Des squelettes géants découverts en Arabie Saoudite ? Faux, des photomontages
Des publications Facebook partagées plusieurs centaines de fois ces derniers jours relayent un article de 2017 qui prétend montrer des "squelettes géants d'apparence humaine", découverts en Arabie Saoudite. Il s'agit en réalité de photomontages.
"Photos : Les restes du peuple d'Aad, des géants anciens dont on parle dans le Coran". Publié le 28 novembre 2017 sur le quotidien en ligne Leral.net, un article truffés de photomontages refait surface depuis peu sur les réseaux sociaux.
Selon l'article, des squelettes géants auraient été découverts en 2004 dans un désert d'Arabie Saoudite, par Aramco, une compagnie spécialisée dans le pétrole et le gaz.
"Les Saoudiens pensent qu'il s'agit là des restes du peuple d'Aad (...) La zone a été sécurisée par l'armée saoudienne et l'information aurait dû rester secrète, mais ces photos ont pu filtrer sur Internet", assure le site sénégalais.
Pourquoi douter de ces images ?
Nous avons analysé les images diffusées par le site. Les deux premières jouent simplement sur l'effet de perspective pour faire croire à des grands squelettes.
D'autres photos peuvent donner l'impression de montrer des "squelettes géants", mais l'utilisation d'un logiciel qui décèle des altérations d'image permet de soupçonner des trucages.
Nous avons analysé la composition de l'image ci-dessus grâce à l'outil "forensic" du logiciel InVid, co-développé par l'AFP, et disponible ici.
Le logiciel détecte notamment une différence de qualité de l'image, précisément à l'endroit où se trouvent les archéologues, comme vous pouvez le voir sur la capture d'écran ci-dessous.
Les deux archéologues sont susceptibles d'avoir été artificiellement ajoutés dans l'image, afin de faire paraître le squelette plus grand, en jouant sur l'effet d'échelle.
Mais la technologie a ses limites. Le logiciel ne détecte pas d'anomalie significative sur cette deuxième image, elle aussi présente dans l'article. Elle est pourtant manipulée, comme nous allons le voir.
D'où proviennent réellement ces images ?
En tapant "giant skeletons photomontage" sur Google, on retrouve des traces de ces photos sur le site DesignCrowd, une plateforme pour mettre en contact des freelances travaillant dans le design et des clients intéressés par leurs services. Elle s'appelait autrefois Worth1000.com.
Le site héberge régulièrement des concours. Nous en avons répéré 15 ayant pour objectif de créer, à partir de photoshop, des "anomalies archéologiques". Les règles de ces concours sont claires : "vous créerez une fausse découverte archéologique".

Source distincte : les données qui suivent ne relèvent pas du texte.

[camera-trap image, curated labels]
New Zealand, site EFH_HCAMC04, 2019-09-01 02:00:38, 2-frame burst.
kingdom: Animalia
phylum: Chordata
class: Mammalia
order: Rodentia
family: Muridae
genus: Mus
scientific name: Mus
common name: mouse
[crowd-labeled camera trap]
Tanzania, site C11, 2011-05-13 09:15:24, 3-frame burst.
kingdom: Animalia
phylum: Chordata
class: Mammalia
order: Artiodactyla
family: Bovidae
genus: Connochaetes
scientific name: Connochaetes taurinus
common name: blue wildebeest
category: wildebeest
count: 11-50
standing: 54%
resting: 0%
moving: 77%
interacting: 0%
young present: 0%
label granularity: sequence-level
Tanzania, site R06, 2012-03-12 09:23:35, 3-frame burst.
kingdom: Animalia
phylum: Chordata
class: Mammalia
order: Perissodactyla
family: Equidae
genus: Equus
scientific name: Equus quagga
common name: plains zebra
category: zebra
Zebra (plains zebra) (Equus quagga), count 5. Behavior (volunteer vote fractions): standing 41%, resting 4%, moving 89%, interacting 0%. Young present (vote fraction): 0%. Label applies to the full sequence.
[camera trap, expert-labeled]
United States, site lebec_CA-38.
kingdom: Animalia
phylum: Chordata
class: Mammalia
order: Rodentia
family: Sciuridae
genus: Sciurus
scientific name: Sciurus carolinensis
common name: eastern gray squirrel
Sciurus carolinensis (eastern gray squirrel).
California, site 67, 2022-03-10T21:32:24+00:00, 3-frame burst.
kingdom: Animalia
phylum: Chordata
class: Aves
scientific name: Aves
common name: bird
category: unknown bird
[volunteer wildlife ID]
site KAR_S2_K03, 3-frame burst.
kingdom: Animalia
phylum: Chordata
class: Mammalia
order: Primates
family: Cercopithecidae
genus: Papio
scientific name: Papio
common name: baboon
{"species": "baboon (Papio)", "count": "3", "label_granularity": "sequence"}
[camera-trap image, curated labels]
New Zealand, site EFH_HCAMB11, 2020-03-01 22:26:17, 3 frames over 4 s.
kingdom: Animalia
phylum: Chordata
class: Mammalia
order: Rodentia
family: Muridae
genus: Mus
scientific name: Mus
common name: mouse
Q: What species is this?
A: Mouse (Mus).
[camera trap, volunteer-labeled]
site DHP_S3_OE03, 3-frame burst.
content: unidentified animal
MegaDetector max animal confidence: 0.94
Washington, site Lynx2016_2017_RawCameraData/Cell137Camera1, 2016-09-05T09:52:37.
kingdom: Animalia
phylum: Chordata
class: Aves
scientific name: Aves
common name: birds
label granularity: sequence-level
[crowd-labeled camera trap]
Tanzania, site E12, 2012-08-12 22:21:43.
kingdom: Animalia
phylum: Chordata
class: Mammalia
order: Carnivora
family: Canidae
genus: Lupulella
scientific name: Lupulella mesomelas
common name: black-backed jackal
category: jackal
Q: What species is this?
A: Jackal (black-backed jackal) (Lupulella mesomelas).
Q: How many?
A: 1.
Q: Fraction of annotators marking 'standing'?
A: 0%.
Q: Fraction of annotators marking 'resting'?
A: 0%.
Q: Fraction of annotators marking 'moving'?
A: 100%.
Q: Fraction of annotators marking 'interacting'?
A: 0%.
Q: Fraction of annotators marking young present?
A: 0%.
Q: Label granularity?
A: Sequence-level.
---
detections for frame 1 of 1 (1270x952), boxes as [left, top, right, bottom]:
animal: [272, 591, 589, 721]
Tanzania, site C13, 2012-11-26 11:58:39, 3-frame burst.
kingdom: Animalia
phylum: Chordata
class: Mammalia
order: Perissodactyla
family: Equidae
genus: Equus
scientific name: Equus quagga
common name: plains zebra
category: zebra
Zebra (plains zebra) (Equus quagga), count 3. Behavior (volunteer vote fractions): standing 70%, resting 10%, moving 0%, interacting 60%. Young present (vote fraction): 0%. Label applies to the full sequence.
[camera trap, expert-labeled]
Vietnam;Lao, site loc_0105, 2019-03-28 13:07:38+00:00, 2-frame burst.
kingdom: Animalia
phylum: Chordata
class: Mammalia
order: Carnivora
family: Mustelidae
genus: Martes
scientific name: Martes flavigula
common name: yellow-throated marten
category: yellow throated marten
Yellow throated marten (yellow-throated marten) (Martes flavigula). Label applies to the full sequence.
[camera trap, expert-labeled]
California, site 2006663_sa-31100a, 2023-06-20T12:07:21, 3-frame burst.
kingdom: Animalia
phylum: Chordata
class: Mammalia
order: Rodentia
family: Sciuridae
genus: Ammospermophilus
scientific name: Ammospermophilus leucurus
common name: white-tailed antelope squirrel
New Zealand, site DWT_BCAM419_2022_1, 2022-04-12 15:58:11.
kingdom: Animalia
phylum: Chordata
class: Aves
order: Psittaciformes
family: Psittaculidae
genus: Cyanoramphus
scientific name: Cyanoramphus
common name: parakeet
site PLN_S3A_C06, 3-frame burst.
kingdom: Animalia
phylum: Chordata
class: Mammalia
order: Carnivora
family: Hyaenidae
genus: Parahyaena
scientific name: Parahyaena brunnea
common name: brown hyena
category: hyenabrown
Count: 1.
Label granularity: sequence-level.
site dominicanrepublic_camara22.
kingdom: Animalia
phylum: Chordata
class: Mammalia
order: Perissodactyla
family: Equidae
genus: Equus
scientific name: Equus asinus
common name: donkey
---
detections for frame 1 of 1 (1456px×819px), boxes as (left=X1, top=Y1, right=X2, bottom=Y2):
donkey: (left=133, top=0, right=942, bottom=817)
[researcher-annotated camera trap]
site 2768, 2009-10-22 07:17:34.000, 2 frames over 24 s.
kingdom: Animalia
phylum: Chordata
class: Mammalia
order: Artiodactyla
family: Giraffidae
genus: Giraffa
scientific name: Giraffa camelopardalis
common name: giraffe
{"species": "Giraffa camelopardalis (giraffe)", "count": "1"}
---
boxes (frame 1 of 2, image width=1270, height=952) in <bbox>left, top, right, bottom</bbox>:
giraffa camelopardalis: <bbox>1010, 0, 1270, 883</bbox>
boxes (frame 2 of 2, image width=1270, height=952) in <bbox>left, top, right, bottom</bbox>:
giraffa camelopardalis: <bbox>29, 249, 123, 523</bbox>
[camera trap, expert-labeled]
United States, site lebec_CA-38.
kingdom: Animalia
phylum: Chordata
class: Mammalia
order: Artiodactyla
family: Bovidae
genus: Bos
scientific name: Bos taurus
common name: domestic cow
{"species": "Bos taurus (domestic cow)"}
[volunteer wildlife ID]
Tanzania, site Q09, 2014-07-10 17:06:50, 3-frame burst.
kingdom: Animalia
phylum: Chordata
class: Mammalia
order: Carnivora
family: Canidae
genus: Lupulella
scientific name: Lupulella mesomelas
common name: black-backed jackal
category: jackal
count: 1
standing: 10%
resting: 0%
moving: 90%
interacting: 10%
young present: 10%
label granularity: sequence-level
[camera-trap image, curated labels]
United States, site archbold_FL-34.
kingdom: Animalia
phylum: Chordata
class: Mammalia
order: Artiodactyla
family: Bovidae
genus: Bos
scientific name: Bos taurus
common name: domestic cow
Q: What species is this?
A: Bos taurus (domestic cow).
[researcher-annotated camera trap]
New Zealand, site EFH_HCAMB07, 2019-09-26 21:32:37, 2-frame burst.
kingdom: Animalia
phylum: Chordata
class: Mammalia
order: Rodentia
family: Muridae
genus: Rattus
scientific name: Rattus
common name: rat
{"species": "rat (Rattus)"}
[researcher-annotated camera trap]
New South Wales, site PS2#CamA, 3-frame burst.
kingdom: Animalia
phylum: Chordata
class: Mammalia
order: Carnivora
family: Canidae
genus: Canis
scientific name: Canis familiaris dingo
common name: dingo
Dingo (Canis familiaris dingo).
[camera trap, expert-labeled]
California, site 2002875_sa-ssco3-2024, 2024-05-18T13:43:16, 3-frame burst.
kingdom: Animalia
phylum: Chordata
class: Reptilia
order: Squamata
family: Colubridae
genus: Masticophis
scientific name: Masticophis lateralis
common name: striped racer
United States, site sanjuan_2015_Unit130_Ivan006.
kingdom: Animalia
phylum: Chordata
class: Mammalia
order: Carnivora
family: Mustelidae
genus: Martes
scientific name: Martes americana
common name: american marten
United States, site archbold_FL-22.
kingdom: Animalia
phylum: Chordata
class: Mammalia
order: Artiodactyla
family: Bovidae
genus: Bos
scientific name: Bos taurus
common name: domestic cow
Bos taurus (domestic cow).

"Le but est de montrer une découverte archéologique qui semble si réelle, que si elle n'était pas postée sur ce forum, les gens devraient y regarder à deux fois avant de se rendre compte que c'est un faux", ajoute le règlement du site.
C'est ici que nous retrouvons la photo des deux archéologues entourant le squelette géant. Son auteur porte le pseudo "Anakinnnn" et explique s'être servi de Photoshop pour réaliser ce montage.
Le succès rencontré par ces photos truquées est tel, que DesignCrowd s'est fendu d'un article pour recenser certains montages de squelettes géants repris au premier degré.
Quant à notre deuxième photo, on retrouve sa trace grâce à une recherche d'image inversée. Il s'agit en réalité d'une partie d'une image plus grande, comme vous pouvez le voir à droite, sur une capture d'écran du site de fact-checking anglophone Liveaboutdotcom.
Comme l'a déjà écrit ce site, l'image a en réalité été photoshopée à partir d'une photographie prise par le paléontologue Paul Sereno, de l'Université de Chicago, lors d'une expédition au Niger, en 1993.
Comme relaté sur le site de l'Université et la page du paléontologue, le fossile est en fait celui d'un dinosaure herbivore de 18 mètres de long, un Afrovenator appelé Jobaria.
L'article largement relayé sur Facebook n'est pas le seul à partager cette fausse information.
De nombreuses autres publications reprennent ces mêmes images de "squelettes géants" -tantôt attribuées au peuple d'Aad dont parle le Coran, tantôt aux Néphilims, géants évoqués dans la Bible - et les situant tour à tour en Roumanie, en Grèce ou même à Lille (après un article du site d'informations parodiques Nordpresse).